Now the thermodynamic equilibrium constant of the reaction, $ {K_P}\,( $ taking $ {P^ \circ }\, = \,1\,bar $ as the standard state pressure $ ) $ is given by,
 $ {K_P}\, = \,\dfrac{{\left( {\dfrac{{{P_{MgO}}}}{{{P_{MgO}}^ \circ }}} \right)\left( {\dfrac{{{P_{C{O_2}}}}}{{{P_{C{O_2}}}^ \circ }}} \right)}}{{\left( {\dfrac{{{P_{MgC{O_3}}}}}{{{P_{MgC{O_3}}}^ \circ }}} \right)}} $ .
So equation $ \left( 4 \right) $ changes to
 $ \Delta {G_P}^ \circ \, = \, - RT\ln {K_P}..........\left( 5 \right) $ .

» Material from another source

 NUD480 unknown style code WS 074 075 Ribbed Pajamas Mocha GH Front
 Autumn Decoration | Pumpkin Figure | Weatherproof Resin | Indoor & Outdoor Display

Now, it is given that the thermodynamic equilibrium constant $ {K_P}\, = \,9 \times {10^{ - 10}} $ .
Therefore, $ \ln {K_P}\, = \,\ln \left( {9 \times {{10}^{ - 10}}} \right)\, = \, - 20.83 $ .
The temperature given is $ {25^ \circ }C $ .
So $ T\, = \,\left( {25 + 273} \right)\,K\, = \,298\,K $ .
Now the universal gas constant $ R\, = \,8.314\,J\,mo{l^{ - 1}}\,{K^{ - 1}} $ .
Putting the values in equation $ \left( 5 \right) $ we get,
 $ \Delta {G_P}^ \circ \, = \, - 8.314\,J\,mo{l^{ - 1}}\,{K^{ - 1}} \times \,298\,K\, \times \,\left( { - 20.83} \right) $
 $ \Rightarrow \,\Delta {G_P}^ \circ \, = \,51607.8\,J\,mo{l^{ - 1}} $
 $ \Rightarrow \,\Delta {G_P}^ \circ \, = \,51.6\,KJ\,mo{l^{ - 1}} $ .

Additional Information:
Now the thermodynamic equilibrium constant can also be represented in terms of concentration and is given by, $ {K_C}\, = \,\dfrac{{\left( {\dfrac{{{C_{MgO}}}}{{{C_{MgO}}^ \circ }}} \right)\left( {\dfrac{{{C_{C{O_2}}}}}{{{C_{C{O_2}}}^ \circ }}} \right)}}{{\left( {\dfrac{{{C_{MgC{O_3}}}}}{{{C_{MgC{O_3}}}^ \circ }}} \right)}} $ , where $ {C^ \circ }\, = \,1\,mol\,d{m^{ - 3}} $ . Therefore change in Gibbs Free Energy is given by, $ \Delta {G_C}^ \circ \, = \, - RT\ln {K_C} $ . The relation between $ {K_P} $ and $ {K_C} $ is: $ {K_P}\, = \,{K_C}{\left( {\dfrac{{{C^ \circ }RT}}{{{P^ \circ }}}} \right)^{\Delta n}} $ .

Note :
In this question units play an important role so convert all the quantities given to either SI or CGS units. Proceed in a stepwise manner in order to avoid mistakes. Do remember that $ {K_p} $ is a dimensionless quantity as it is the ratio of the partial pressures of products to the partial pressure of reactants.